Le misure erano già state annunciate come punto chiave del processo di pace e potrebbero segnare il futuro politico del premier, che nei prossimi due anni dovrà affrontare elezioni locali, generali e presidenziali. L’annuncio del pacchetto è stato ritardato diverse volte. Accusando il governo di non aver fatto passi avanti per promuovere i diritti della popolazione curda, i ribelli avevano annunciato nelle scorse settimane che avrebbero sospeso il ritiro dalla Turchia, anche questo punto previsto negli accordi di pace.

Il pacchetto prevede anche qualche gesto verso le minoranze religiose, tra cui i cristiani, i Rom e anche la comunità sciita degli aleviti.  Il pacchetto annunciato da Erdogan prevede la restituzione delle terre sequestrate al monastero siriaco di Mor Gabriel, la fondazione di un istituto dei Rom, il cambiamento di nome della università di Nevsehir, in Cappadocia, che sarà dedicata al pensatore alevita Haci Bektasi Veli. 

Le misure però “non soddisfano le aspettative” del partito curdo Pace e Democrazia (Bdp), secondo la quale non fanno che risolvere le esigenze del partito di Erdogan.
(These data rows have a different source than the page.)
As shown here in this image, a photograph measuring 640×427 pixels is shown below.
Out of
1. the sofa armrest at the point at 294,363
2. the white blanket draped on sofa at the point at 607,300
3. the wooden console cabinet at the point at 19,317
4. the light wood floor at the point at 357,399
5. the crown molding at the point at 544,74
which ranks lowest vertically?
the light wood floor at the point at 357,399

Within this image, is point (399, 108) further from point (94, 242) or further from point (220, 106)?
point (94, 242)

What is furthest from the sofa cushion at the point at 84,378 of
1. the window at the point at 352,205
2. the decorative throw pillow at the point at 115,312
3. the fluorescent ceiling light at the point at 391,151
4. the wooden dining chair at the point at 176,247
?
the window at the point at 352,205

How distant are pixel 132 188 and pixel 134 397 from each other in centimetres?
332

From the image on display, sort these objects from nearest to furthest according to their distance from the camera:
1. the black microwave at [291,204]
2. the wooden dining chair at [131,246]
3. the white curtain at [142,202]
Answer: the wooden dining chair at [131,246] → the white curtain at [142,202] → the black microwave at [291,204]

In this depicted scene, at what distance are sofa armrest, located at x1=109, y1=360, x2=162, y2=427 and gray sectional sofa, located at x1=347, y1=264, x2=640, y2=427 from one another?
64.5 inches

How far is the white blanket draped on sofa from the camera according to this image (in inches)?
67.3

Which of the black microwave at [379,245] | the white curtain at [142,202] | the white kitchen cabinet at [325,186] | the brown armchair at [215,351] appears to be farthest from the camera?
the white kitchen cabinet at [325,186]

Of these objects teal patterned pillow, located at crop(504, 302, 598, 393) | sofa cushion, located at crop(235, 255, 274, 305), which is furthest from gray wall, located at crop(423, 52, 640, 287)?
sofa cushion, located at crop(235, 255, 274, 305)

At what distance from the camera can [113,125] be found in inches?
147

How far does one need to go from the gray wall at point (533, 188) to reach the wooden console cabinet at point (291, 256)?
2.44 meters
Gulten Kisanak, dirigente del Bdp, ha sostenuto che il pacchetto non contribuisce al processo di pace con i militanti curdi del Pkk avviato lo scorso marzo.  Per la parlamentare del Bdp, il pacchetto non contiene alcun reale ampliamento delle libertà e dei diritti riconosciuti ai cittadini. “Tutte le barriere rispetto alla libertà di pensiero e di assemblea restano intatte”, dice la rappresentante del Bdp: “Non è un pacchetto democratico ma elettorale”.

Mentre l’Ue per bocca di Peter Stano, portavoce del commissario all’Allargamento Stefan Fuele, ha commentato così le riforme annunciate da Erdogan: “Seguiremo da vicino l’attuazione e la traduzione delle proposte nella vita reale, nella legislazione e nelle azioni pratiche”. Lo stesso portavoce ha esortato il governo a coinvolgere l’opposizione in questo percorso di riforma, che dovrebbe essere riflesso nel rapporto sui progressi della Turchia verso l’Ue che la Commissione pubblicherà il prossimo 16 ottobre.